[Entries for bounding-box labeling]
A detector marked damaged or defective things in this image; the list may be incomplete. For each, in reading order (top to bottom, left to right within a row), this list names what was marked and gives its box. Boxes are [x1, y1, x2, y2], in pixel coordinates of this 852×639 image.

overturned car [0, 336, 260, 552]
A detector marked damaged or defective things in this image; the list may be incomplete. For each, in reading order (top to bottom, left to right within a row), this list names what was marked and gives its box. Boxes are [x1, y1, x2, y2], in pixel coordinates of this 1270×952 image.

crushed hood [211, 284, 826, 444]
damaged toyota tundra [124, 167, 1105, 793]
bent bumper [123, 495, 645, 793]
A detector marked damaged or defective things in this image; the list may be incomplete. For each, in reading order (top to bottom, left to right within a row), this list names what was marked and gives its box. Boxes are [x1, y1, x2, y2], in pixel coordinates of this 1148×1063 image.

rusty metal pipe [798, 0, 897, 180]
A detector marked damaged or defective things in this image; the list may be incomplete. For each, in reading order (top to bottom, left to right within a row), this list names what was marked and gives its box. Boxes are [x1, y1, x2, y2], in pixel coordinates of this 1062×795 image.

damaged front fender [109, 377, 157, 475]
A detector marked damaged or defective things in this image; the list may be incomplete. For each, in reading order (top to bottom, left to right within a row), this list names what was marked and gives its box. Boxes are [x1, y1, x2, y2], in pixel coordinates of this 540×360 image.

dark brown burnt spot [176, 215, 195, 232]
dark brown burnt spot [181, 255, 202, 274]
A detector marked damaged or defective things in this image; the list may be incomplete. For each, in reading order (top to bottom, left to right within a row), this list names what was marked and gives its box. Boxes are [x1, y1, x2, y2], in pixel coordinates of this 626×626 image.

-- Objective --
Update the material above by replacing "damaged or defective things" with "damaged or defective objects" wherever it occurs, leaving everything else unchanged.

-- Task output --
A detector marked damaged or defective objects in this image; the list may be incomplete. For each, in reading order (top to bottom, left to right within a row), this list names what was marked and gives its box. Boxes are [x1, y1, x2, y2], in pixel coordinates of this 852×639 image.

overturned car [0, 336, 260, 552]
A detector marked damaged or defective objects in this image; the list may be incomplete. For each, in reading order (top to bottom, left to right within a row), this list names what was marked and gives its box. Boxes are [x1, y1, x2, y2], in pixel coordinates of this 1270×952 image.

crushed hood [211, 284, 826, 444]
damaged toyota tundra [124, 167, 1105, 793]
bent bumper [123, 495, 645, 793]
A detector marked damaged or defective objects in this image; the list may be incomplete. For each, in reading order (top to bottom, left to right within a row), this list names what was marked and gives its box. Boxes are [x1, y1, x2, y2], in pixel coordinates of this 1148×1063 image.

rusty metal pipe [798, 0, 897, 180]
A detector marked damaged or defective objects in this image; the list may be incomplete. For each, in reading order (top to bottom, left to right within a row), this list names what was marked and gives its box. Boxes are [x1, y1, x2, y2], in pixel coordinates of this 1062×795 image.

damaged front fender [109, 377, 157, 475]
A detector marked damaged or defective objects in this image; the list may be incomplete. For each, in reading order (top to bottom, left to right within a row), this list names what was marked and gives its box. Boxes are [x1, y1, x2, y2], in pixel coordinates of this 540×360 image.

dark brown burnt spot [176, 215, 195, 232]
dark brown burnt spot [181, 255, 202, 274]
A detector marked damaged or defective objects in this image; the list may be incomplete. For each, in reading order (top to bottom, left to right within a row), this list names what was marked and gives its box. Boxes are [x1, y1, x2, y2], in pixel coordinates of this 626×626 image.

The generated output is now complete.